D. Channel-wise Knowledge Distillation for MKD-YOLO
Knowledge Distillation [26] aims to transfer knowledge from large and complex models to simpler and smaller models, enabling student models to match or even exceed the performance of teacher models. Conventional distillation methods are prone to introducing redundant information from teacher into student networks. Channel-wise knowledge distillation [27] addresses this by normalizing the activation maps in each channel for dense prediction tasks, as shown in Fig. 3.
Let the teacher and student networks be denoted as T and S, respectively. The activation maps of T and S are represented as mT and mS, respectively. The channel-wise distillation loss can be generally expressed as:
\begin{equation*}\varphi \left( {\phi \left( {{m^T}} \right),\phi \left( {{m^S}} \right)} \right) = \varphi \left( {\phi \left( {m_C^T} \right),\phi \left( {m_C^S} \right)} \right),\tag{6}\end{equation*}
\begin{equation*}\phi \left( {{m_c}} \right) = \frac{{exp\left( {\frac{{{m_{c,n}}}}{\tau }} \right)}}{{\sum\nolimits_{n = 1}^{W\cdot H} {exp} \left( {\frac{{{m_{c,n}}}}{\tau }} \right)}},\tag{7}\end{equation*}
\begin{equation*}\varphi \left( {{m^T},{m^S}} \right) = \frac{{{\tau ^2}}}{C}\sum\limits_{c = 1}^C {\sum\limits_{n = 1}^{W\cdot H} \phi } \left( {m_{c,n}^T} \right)\cdot \log \left[ {\frac{{\phi \left( {m_{c,n}^T} \right)}}{{\phi \left( {m_{c,n}^S} \right)}}} \right],\tag{8}\end{equation*}
The KL divergence is an asymmetric metric. By comparing the distance between the teacher and the student networks through KL divergence, the model parameters that minimize the KL divergence are identified. Knowledge distillation can be categorized into feature distillation and logit distillation based on the distillation method. Considering that YOLOv8 is a multi-layer model and logit distillation can easily transfer the teacher model’s prediction uncertainty to the student model, this paper opts for feature distillation. The loss function for feature distillation is formulated as follows:
\begin{equation*}{{\mathcal{L}}_{fea}} = \alpha \sum\limits_{i = 1}^L \varphi \left( {{m^T},{m^S}} \right),\tag{9}\end{equation*}
\begin{equation*}{\mathcal{L}} = {{\mathcal{L}}_{orign}} + \lambda {{\mathcal{L}}_{fea}}.\tag{10}\end{equation*}
Experiments
A. Datasets and Evaluation Metrics
We conduct experiment on our proposed Smart Construction Site (SCS) dataset, which is derived from challenging scenes in real construction sites, such as long-distance monitoring and extremely small target images. There are a total of 3914 images (3132 in the training set, 391 in the validation set, and 391 in the testing set), including 5 detection tasks: head, safety helmet, reflective clothing, safety belt, and person. To validate the generalization of MKD-YOLO, we also perform experiments on two public datasets, SHD [28] and CSS [29]. The evaluation metrics include mAP50 (the mean Average Precision at an IoU threshold of 0.5), mAP50−95 (the mean Average Precision over IoU thresholds ranging from 0.5 to 0.95 with a step size of 0.05), parameters (Param.), and the inference speed (FPS).
B. Implementation Details
The proposed MKD-YOLO has been implemented in PyTorch 1.12.0 and trained on four RTX 3090 graphics cards. The input images for model training are 640 × 640 × 3, with training epochs, early stop parameter patch, and weight decay of 300, 50, and 0.0005, respectively. The batch size is set to 32. We utilize the SGD optimizer with an initial learning rate of 0.01 and a momentum factor of 0.937. The confidence threshold is set to 0.5, and IoU is set to 0.7 for non-maximum suppression.
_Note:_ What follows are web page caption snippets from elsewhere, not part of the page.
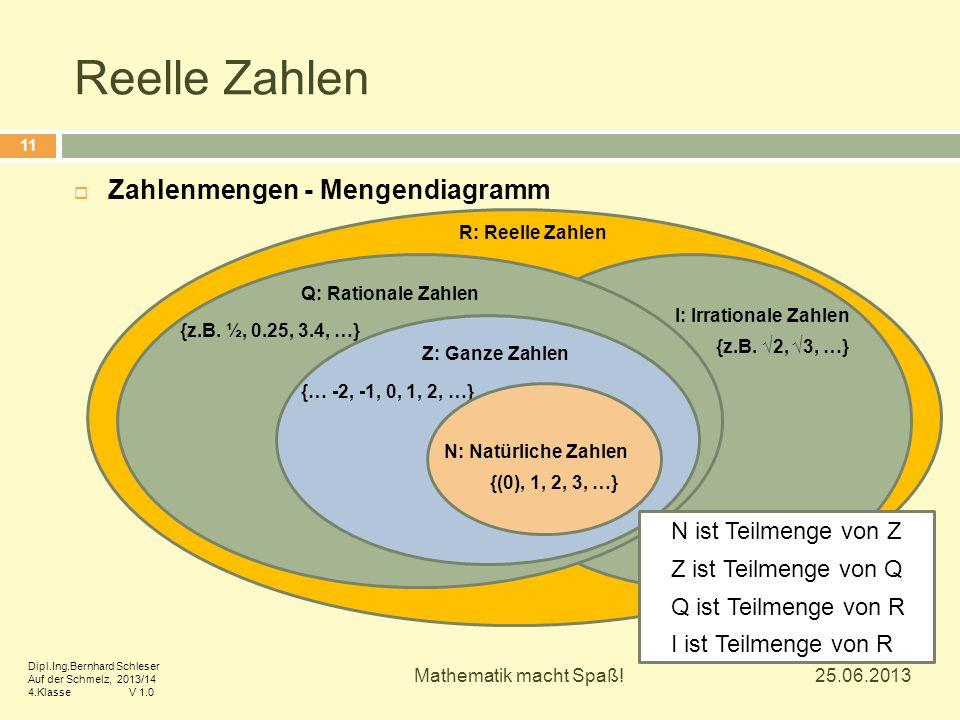 Reelle Zahlen Zahlenmengen - Mengendiagramm N ist Teilmenge von Z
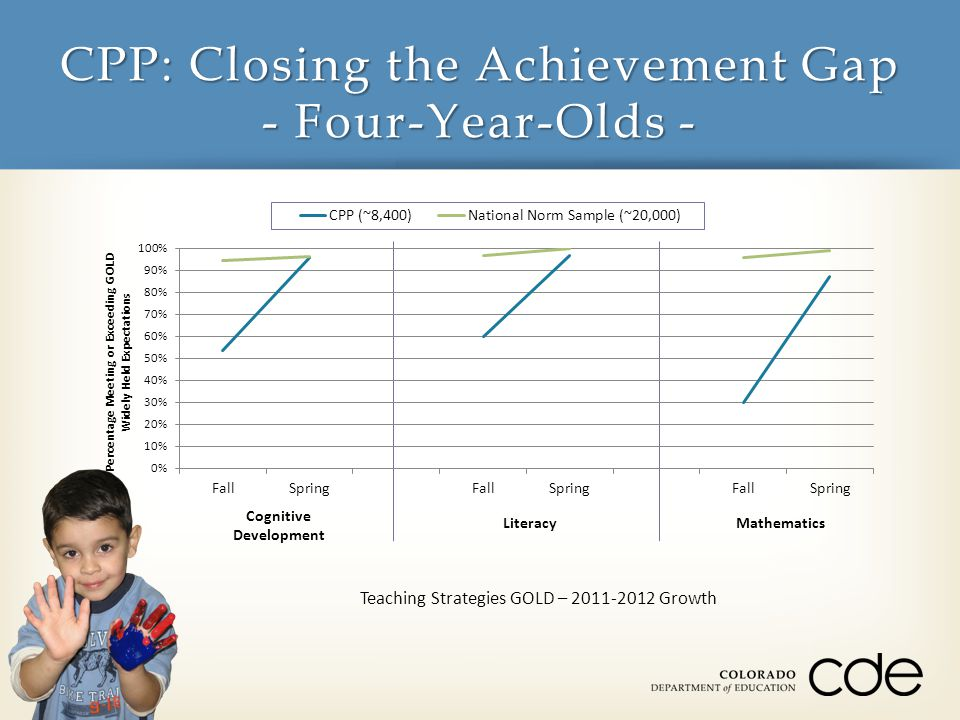 CPP: Closing the Achievement Gap - Four-Year-Olds - Cognitive Development LiteracyMathematics Teaching Strategies GOLD – 2011-2012 Growth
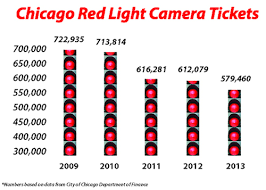 illinois red light camera rules red light camera fines slow down cut into expected chicago revenue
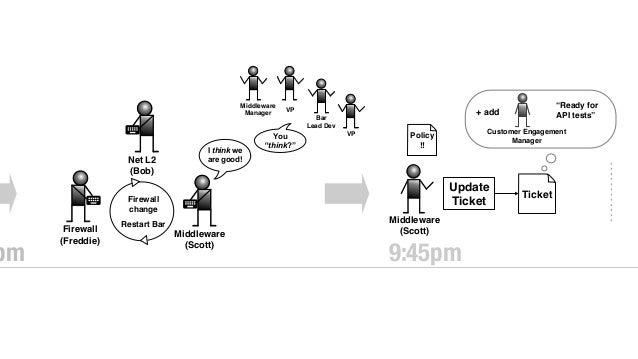 "et gement ""Ready for API tests"" Customer Engagement Manager (Varsha) NOC (Bob) Customer Engagement Manager (Varsha) Update..."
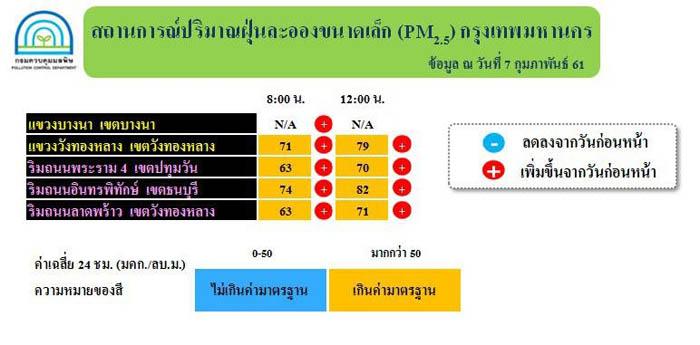 ตารางแสดงรายงานสถานการณ์ฝุ่นละออง PM2.5 ในพื้นที่กรุงเทพมหานคร ของกรมควบคุมมลพิษ ประจำวันที่ 7 กุมภาพันธ์ 2561 ณ เวลา 12.00 น. ตรวจวัดได้ระหว่าง 70-82 มคก./ลบ.ม. ปริมาณฝุ่นละอองมีแนวโน้มเพิ่มขึ้นทุกพื้นที่ โดยพบเกินเกณฑ์มาตรฐาน (50 มคก./ลบ.ม.) บริเวณเขตวังทองหลาง ริมถนนพระรามสี่ ริมถนนอินทรพิทักษ์ และริมถนนลาดพร้าว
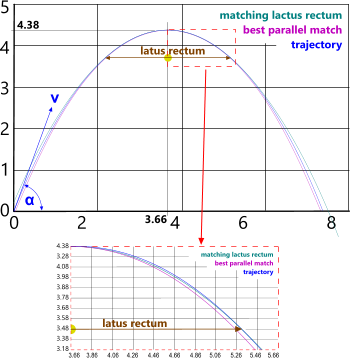 The parabolic curve of a falling body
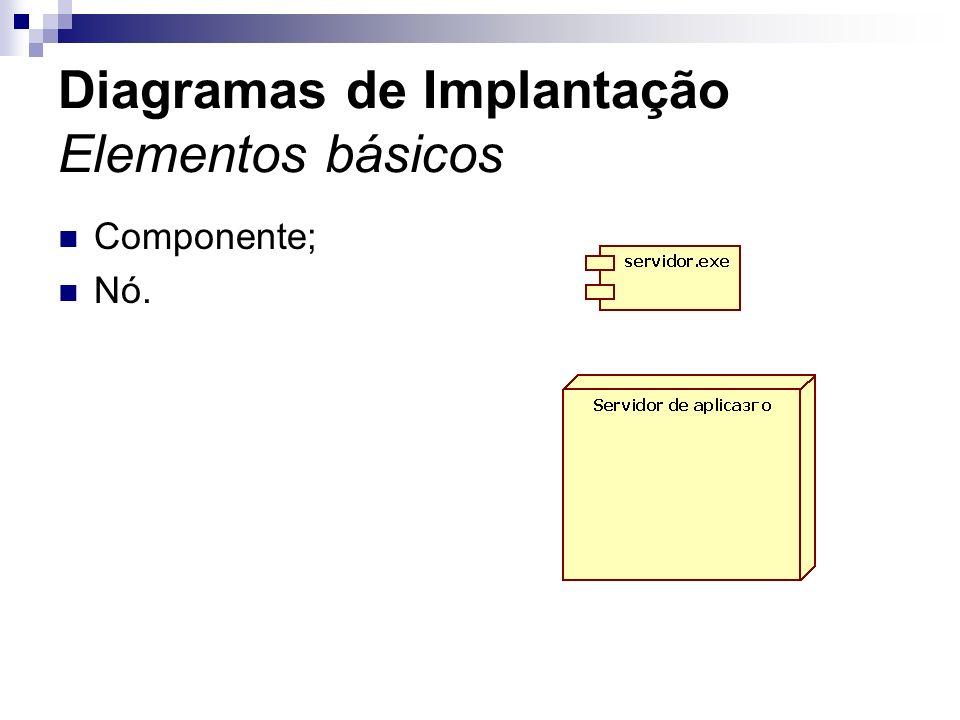 Diagramas de Implantação Elementos básicos Componente; Nó.
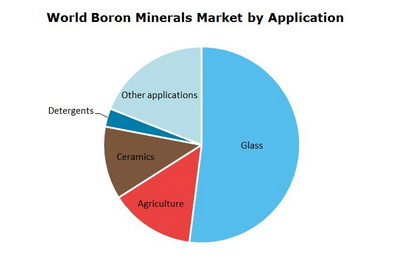 Boron Minerals World Market by Application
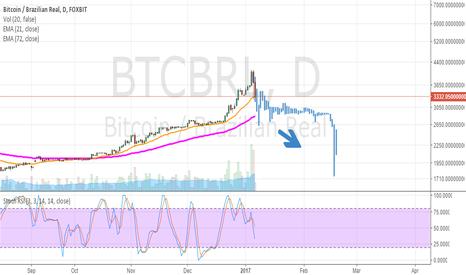 BTCBRL: Bit Coin pra Janeiro 2017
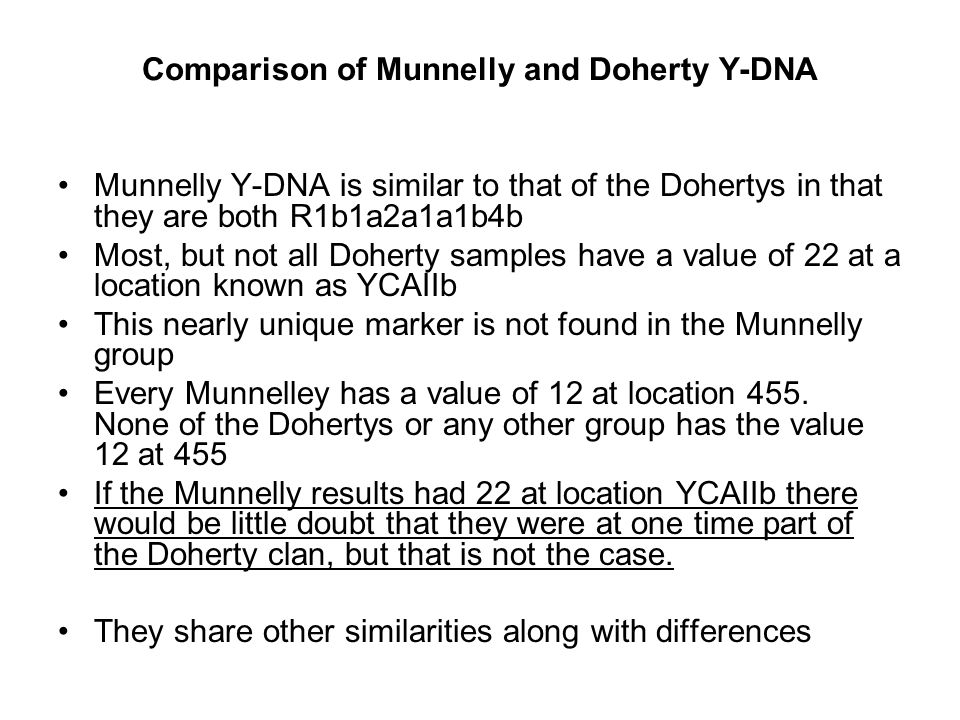 Comparison of Munnelly and Doherty Y-DNA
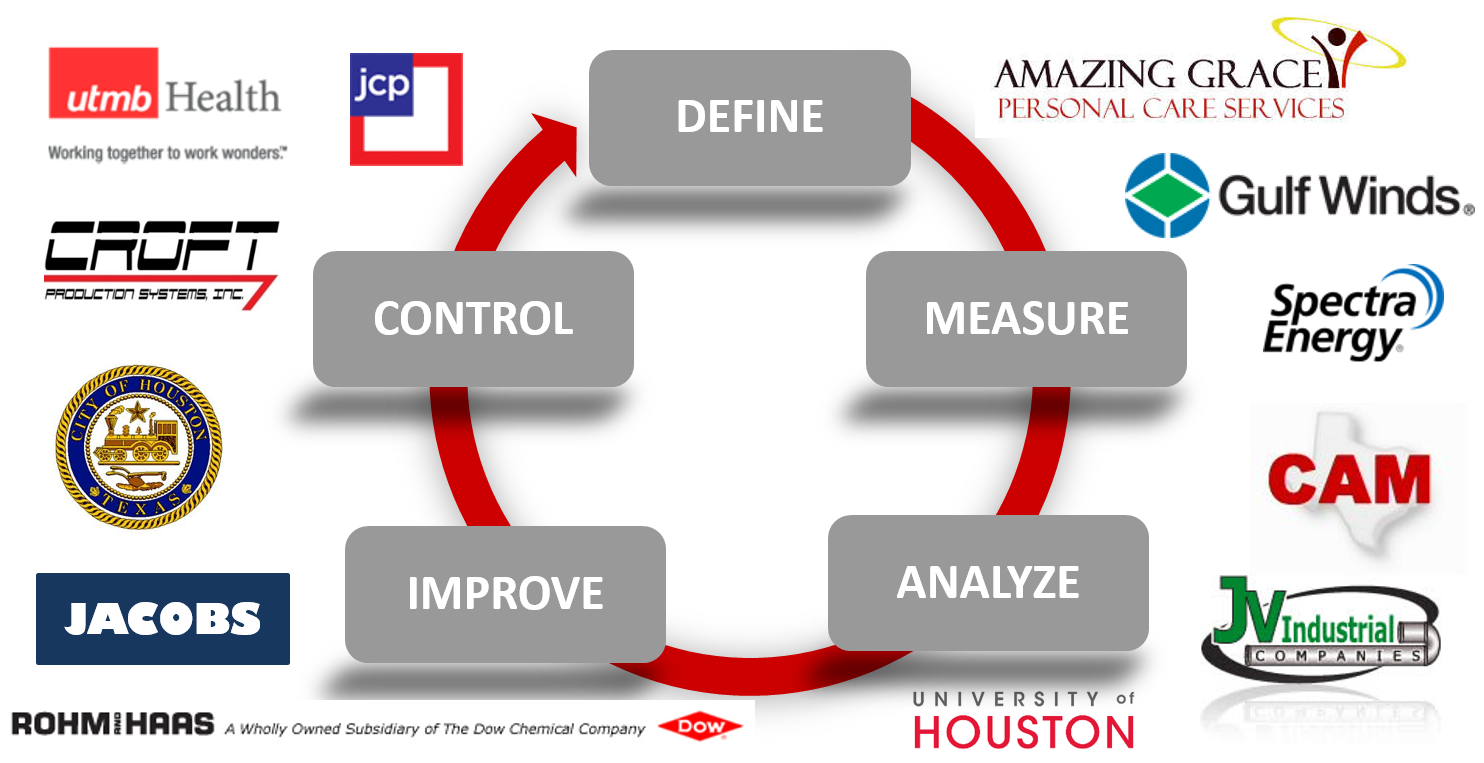 example lean six sigma projects university of houston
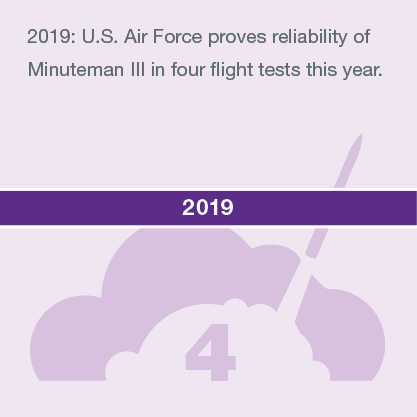 2019: U.S. Air Force proves reliability of Minuteman III in four flight tests this year.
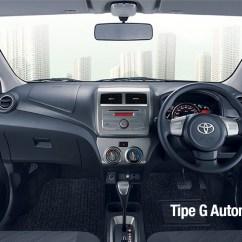 Harga Toyota Yaris Trd Matic Ulasan Grand New Veloz Kekurangan Datsun Go 43 Panca Dibandingkan Agya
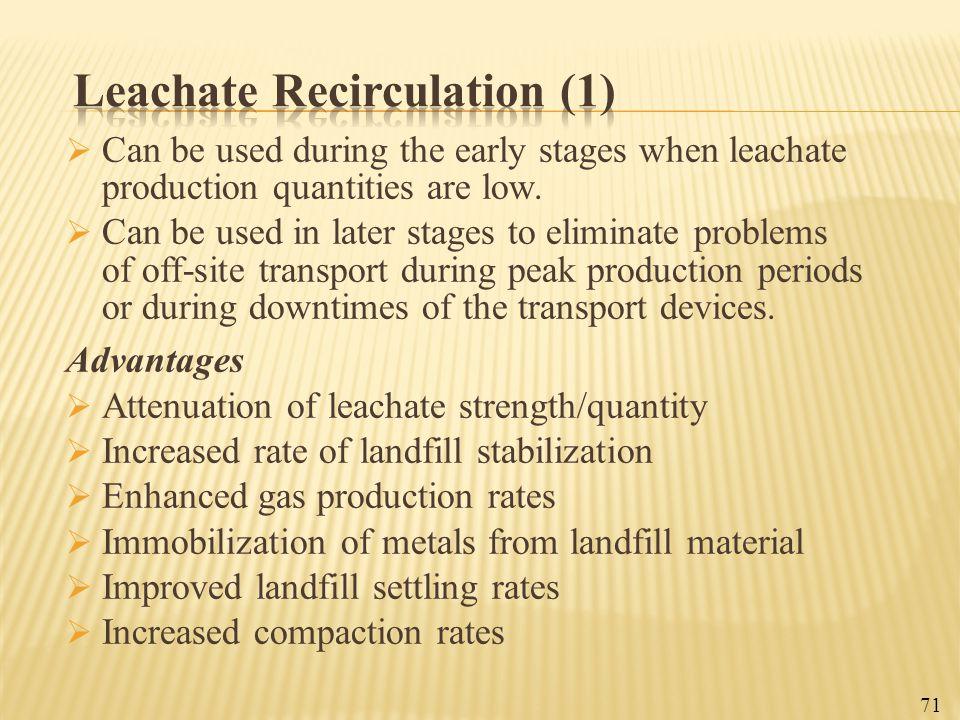 Leachate Recirculation (1)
C. Comparison with State-of-the-Art Methods
We compared MKD-YOLO with eight SOTA detection methods, as shown in Table I. For SCS dataset, MKD-YOLO outperforms the Mamba-YOLO (second best method) by 4.0% on mAP50 and 2.9% on mAP50−95, respectively. Although MKD-YOLO’s performance on FPS is not as good as YOLOv10 (with highest speed), it has the fewest number of parameters, which fully proves that MKD-YOLO maintains a good balance between detection accuracy and efficiency. For SHD and CSS datasets, MKD-YOLO has consistently performed well (ranking in the top two among all evaluation metrics). The experimental results fully demonstrate the superiority and robustness of our method.
D. Ablation Studies on C2f-EMSEC, LSPPF and BPNet
To evaluate the effectiveness of each proposed module, we conduct the ablation experiments on SCS dataset, and the results are shown in Table II. Based on YOLOv8n (V8n-0 in Table II), the introduction of each module significantly improves the baseline performance, especially for V8n-7, which improves mAP50 by 4.0%, mAP50−95 by 3.8%, reduces the number of parameters by 20%, and increases the speed by nearly 50%. The results verify the effectiveness of the proposed C2f-EMSEC, LSPPF and BPNet.
E. Ablation Study on Knowledge Distillation
We utilize YOLOv8n-based MKD-YOLO (with 2.43M parameters) as the student model and YOLOv8x-based MKD-YOLO (with 53.2M parameters) as the teacher model, with a temperature parameter τ = 1, the feature fusion layers of the Neck stage (layers 22, 25, 28, and 31 in Fig. 1(a)) in MKD-YOLO are selected for distillation. We perform experiments with various feature loss weights a from 0.1 to 1.0 and found that when α = 0.3, the mAP and speed (FPS) reach the optimal balance. Therefore, we set α to 0.3 for final model settings. The detailed results are shown in Table III. Compared with the model V8n-7 before distillation (as shown in Table II), although the speed is reduced by 16%, the mAP50 of the student model is improved by 1.3%, while the number of parameters remains unchanged. The results demonstrate that it is feasible to enhance the detection accuracy of the model without increasing the parameters while maintaining a minimal decrease in inference speed, thereby proving effectiveness of the proposed knowledge distillation method.
Conclusion
This paper propose a novel PPE compliance detection framework, MKD-YOLO, by designing the lightweight C2f-EMSEC, LSPPF and BPNet for multi-scale, global-contextual and fine-grained feature enhancement. Compared with SOTA detection methods, the proposed MKD-YOLO has been proven to be a lighter, more robust and more efficient detection model with fewer parameters and faster inference speed. In future work, we plan to explore more generalized multi-scale feature learning approaches and more effective knowledge distillation methods to further improve the detection precision and efficiency of the proposed model for more general PPE compliance detection tasks.